[Linux-cachefs] Re: Using latest code

Tue Nov 18 19:16:53 UTC 2008

David,

> If you have a current copy of Linus's tree you can use as a reference to
> create a GIT repository off of, say /foo, then you can do:
>
>	git clone -l -s --reference /foo /foo /my/fscache/tree
>
> If not, then do this:
>
>	git clone git://git.kernel.org/pub/scm/linux/kernel/git/torvalds/linux-2.6.git /my/fscache/tree
>
> Then when you've created a tree to play with, do:
>
>	cd /my/fscache/tree
>	git reset --hard <commit-id>
>
> That'll wind the GIT tree back to where you want it to be.

Thank you - this is exactly what I was looking for. I'm just getting the hang of git and I just couldn't find any clues to the the "reset --hard" bit!

>> Any chance you could provide some foolproof instructions for getting the
>> latest fscache code working?

> Well, I'm just trying to fix a bug in it, and then I'll release a bunch of
> patches that are built on top of James Morris's security tree next branch.  To
> get that, do:
>
>	git clone git://git.kernel.org/pub/scm/linux/kernel/git/dhowells/security-testing-2.6-next.git /my/fscache/tree
>
> You'll need this to get the current credentials code that CacheFiles requires
> for working around security.

I'll check it out - thanks.

>> It is a pity this code is not kept up to date in the EL5 kernel.

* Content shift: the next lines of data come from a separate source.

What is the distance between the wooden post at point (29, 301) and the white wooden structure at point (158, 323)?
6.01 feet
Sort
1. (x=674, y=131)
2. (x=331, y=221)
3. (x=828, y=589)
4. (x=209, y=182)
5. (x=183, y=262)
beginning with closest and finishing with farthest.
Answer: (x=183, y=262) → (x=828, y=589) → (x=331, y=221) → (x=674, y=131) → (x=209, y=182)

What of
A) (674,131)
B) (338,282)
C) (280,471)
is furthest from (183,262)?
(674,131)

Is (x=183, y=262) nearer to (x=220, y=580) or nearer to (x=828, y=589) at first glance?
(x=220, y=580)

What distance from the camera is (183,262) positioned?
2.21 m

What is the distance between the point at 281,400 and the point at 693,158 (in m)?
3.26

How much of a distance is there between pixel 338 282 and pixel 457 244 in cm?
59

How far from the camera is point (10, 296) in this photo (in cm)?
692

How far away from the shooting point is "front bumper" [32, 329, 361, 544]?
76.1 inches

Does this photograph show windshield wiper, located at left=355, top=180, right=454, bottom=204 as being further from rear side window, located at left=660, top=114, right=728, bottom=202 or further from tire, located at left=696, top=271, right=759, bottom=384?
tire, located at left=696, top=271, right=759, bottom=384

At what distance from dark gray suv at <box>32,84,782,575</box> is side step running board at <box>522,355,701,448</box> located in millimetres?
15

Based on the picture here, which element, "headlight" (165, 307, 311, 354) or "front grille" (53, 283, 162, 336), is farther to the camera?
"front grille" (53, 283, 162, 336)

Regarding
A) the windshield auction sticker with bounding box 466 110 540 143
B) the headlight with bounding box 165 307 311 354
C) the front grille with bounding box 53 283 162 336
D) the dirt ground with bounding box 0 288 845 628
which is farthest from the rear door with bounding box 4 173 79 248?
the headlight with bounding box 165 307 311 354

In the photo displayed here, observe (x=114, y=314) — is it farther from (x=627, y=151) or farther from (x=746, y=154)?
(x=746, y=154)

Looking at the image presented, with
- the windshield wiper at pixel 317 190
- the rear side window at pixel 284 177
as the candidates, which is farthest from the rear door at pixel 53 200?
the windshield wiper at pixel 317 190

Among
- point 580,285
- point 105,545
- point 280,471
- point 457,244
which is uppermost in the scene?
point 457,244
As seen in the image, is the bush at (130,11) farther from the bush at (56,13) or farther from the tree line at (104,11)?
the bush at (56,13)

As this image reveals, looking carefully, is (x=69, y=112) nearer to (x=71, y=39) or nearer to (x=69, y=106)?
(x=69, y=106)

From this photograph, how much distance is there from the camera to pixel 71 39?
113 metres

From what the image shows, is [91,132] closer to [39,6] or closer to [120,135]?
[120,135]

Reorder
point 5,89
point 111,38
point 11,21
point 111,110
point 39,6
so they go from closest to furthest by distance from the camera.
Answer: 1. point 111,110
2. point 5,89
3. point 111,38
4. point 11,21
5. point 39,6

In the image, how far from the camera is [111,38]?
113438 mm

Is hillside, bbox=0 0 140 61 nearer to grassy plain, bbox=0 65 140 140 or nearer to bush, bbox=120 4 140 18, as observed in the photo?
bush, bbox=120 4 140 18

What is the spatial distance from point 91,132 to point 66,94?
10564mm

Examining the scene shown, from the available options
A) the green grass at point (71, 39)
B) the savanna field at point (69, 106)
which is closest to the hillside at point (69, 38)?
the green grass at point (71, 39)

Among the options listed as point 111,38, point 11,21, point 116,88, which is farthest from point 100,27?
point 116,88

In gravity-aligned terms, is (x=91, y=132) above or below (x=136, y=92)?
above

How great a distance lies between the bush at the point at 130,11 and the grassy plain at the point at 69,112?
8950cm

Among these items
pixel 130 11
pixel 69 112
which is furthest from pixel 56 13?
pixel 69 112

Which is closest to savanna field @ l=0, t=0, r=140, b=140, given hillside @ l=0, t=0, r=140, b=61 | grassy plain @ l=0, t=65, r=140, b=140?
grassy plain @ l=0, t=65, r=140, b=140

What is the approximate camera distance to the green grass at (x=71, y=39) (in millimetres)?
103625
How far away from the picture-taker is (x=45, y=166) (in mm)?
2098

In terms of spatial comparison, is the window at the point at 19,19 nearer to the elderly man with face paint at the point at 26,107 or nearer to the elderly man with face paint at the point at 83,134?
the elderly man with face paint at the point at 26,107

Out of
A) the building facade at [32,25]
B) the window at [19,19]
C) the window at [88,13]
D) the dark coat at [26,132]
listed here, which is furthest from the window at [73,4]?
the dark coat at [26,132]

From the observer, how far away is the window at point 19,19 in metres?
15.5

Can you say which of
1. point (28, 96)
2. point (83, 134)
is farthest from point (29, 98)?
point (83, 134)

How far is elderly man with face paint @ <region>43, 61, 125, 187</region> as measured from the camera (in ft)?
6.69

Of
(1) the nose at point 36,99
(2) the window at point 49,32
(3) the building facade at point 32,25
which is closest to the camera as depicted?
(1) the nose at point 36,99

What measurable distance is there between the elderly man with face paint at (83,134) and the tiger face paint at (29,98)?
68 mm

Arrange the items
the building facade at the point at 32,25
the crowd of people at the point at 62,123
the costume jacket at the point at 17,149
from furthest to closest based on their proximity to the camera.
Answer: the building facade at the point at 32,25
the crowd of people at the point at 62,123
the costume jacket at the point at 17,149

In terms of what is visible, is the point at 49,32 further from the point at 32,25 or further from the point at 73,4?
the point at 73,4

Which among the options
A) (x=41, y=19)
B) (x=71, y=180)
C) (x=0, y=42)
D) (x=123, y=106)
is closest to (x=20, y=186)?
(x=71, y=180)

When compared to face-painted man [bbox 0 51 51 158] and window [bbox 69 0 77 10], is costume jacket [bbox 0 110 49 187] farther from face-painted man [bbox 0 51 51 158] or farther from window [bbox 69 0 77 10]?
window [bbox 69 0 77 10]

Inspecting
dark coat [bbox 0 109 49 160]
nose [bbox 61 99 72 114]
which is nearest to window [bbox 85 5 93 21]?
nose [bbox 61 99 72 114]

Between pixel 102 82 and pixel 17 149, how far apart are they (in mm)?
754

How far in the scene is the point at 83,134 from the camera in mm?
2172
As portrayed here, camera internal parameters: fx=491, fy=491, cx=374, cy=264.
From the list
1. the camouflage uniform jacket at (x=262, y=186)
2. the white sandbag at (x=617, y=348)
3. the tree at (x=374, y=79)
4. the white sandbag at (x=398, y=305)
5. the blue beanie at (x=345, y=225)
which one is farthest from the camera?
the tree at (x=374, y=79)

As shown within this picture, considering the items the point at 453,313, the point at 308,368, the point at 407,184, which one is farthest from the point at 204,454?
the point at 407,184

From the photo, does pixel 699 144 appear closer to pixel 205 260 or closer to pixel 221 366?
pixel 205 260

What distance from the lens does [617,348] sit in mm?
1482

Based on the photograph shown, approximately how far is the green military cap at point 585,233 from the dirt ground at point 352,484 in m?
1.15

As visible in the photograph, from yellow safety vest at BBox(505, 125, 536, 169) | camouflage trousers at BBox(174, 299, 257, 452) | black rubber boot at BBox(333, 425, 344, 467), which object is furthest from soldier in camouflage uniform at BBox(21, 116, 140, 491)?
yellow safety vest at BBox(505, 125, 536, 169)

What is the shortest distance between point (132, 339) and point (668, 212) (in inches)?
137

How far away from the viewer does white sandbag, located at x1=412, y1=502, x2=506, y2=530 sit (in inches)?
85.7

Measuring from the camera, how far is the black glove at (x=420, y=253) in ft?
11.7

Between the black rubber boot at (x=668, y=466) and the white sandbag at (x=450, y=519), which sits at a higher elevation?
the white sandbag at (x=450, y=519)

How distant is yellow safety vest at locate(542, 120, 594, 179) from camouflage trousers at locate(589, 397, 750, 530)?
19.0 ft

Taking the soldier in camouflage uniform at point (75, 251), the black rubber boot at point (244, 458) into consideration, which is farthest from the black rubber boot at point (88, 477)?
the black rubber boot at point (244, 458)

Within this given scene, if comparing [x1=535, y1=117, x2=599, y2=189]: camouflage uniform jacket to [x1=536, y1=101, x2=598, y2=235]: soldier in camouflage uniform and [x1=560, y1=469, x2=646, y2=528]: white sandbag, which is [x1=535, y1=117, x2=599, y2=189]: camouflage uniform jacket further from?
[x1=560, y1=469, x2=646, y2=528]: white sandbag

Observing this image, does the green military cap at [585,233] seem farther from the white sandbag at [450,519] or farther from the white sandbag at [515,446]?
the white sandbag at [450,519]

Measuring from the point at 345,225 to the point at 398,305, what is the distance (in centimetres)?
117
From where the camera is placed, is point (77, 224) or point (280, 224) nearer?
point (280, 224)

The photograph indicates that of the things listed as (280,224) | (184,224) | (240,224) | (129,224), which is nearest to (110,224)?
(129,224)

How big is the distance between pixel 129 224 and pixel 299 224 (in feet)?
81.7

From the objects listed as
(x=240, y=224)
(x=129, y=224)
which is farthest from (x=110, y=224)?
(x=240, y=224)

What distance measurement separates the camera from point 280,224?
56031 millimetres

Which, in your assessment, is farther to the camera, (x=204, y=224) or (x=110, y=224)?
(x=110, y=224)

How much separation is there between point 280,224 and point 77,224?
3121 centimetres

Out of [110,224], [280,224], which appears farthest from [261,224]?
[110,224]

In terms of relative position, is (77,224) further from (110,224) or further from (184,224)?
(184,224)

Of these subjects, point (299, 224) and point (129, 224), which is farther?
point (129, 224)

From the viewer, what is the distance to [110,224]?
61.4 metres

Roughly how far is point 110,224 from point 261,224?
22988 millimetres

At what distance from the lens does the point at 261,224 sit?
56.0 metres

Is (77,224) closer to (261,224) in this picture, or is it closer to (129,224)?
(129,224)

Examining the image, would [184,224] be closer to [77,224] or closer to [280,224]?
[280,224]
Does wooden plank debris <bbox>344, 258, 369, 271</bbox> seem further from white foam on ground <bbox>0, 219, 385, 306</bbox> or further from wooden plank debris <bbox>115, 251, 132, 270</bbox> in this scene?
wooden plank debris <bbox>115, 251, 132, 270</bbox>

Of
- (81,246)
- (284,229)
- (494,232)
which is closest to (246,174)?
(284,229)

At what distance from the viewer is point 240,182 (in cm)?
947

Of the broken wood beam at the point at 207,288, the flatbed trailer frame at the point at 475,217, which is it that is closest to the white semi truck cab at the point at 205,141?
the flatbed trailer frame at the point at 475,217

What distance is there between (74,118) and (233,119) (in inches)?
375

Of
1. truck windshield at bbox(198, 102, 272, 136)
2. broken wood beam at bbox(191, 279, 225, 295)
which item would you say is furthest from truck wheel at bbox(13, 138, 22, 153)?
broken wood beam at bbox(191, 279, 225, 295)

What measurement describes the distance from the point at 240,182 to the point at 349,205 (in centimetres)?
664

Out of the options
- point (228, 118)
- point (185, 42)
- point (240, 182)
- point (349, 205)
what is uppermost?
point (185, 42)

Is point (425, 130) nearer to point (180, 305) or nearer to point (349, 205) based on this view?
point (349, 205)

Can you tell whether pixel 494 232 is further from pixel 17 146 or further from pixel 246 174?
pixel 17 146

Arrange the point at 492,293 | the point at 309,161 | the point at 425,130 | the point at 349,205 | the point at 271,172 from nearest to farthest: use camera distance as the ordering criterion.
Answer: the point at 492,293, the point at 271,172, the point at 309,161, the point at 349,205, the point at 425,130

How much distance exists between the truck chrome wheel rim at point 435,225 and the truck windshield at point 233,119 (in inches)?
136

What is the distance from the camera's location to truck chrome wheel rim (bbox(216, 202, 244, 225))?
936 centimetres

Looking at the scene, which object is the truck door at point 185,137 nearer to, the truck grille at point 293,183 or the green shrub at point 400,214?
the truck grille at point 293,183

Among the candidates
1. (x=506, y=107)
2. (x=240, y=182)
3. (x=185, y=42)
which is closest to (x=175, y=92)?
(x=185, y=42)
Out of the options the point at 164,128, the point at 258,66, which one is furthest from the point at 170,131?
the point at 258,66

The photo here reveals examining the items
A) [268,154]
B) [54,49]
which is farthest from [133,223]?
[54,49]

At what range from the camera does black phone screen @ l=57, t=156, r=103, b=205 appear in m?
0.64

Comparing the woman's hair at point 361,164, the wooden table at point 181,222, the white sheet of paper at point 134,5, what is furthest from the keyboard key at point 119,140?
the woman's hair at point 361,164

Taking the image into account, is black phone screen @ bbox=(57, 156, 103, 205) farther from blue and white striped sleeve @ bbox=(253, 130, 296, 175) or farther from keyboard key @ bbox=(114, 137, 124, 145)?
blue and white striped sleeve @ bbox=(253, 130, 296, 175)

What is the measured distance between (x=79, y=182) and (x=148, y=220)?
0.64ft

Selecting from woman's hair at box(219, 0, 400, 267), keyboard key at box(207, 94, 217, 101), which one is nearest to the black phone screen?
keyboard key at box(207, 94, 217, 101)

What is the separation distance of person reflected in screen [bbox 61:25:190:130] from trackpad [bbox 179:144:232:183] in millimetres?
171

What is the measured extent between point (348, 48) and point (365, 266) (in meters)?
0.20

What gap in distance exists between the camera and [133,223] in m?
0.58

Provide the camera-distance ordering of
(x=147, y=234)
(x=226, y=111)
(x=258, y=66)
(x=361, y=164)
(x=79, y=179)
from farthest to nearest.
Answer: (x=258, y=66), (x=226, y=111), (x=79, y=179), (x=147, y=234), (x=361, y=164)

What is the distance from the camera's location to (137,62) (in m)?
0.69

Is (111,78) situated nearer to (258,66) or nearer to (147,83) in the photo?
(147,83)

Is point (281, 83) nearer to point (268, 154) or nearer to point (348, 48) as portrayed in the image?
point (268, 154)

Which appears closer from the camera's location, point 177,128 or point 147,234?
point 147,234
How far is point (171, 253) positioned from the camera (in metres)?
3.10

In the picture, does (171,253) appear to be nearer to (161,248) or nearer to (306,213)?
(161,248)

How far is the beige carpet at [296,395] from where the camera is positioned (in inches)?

> The stuff in the RHEL-5 kernel is somewhat out of date, and requires kABI
> changes to be brought up to date.

I'd happily compile my own kernel and disable kabi if I could get the latest and greatest FS-Cache code into an RHEL5 image easily. So many userspace things break going from 2.6.18 -> 2.6.27. I'll have to use Fedora9 as a server or something.

>> Also is it normal to have the cachefilesd process chew 100% for long periods
>> of time? A quick strace suggests it is doing a lot of "culls" but the
>> filesystem is never near full enough for that to trigger.

> Is it culling things?  Or is it building up its cull table?  I suspect it's
> probably the latter.  Currently it does a tree scan of the cache's directory
> structure.  This has proven to be very slow and very CPU intensive.  What it
> requires is a couple of indices adding to the mix, but that leads to
> consistency issues over power failure:-/

To be honest I think it was mainly due to a slow disk I was using for testing. I am now using a RAID and the process now seems to be a lot better behaved. It does from time to time use up 100% of the CPU but now it lasts a few seconds instead of hours.

> When you say 'nfscache' do you mean 'NFS with FS-Cache', or do you mean
> something else entirely?

Yes. Apologies - this feature has been called many things in the past and I still get confused between them all. What I was interested in doing was to mount an NFS export on a server across a slow WAN link to a remote office. This server would then export the NFS mount via Samba to the 20 or so local office workers. Basically a homemade version of one of these (or similar):

  http://www.gear6.com/cachefx

If we could "prime" the remote cache overnight this would be much nicer than our current method of replicating data everyday. A write back cache (too dangerous?) could also make local writes at the remote office seem relatively quick too. We are also quite interested in doing this with Lustre so we eagerly wait for that ongoing work to be completed. Lustre is a lot less chatty over a WAN so I expect it will be far more efficient than using NFS.

Daire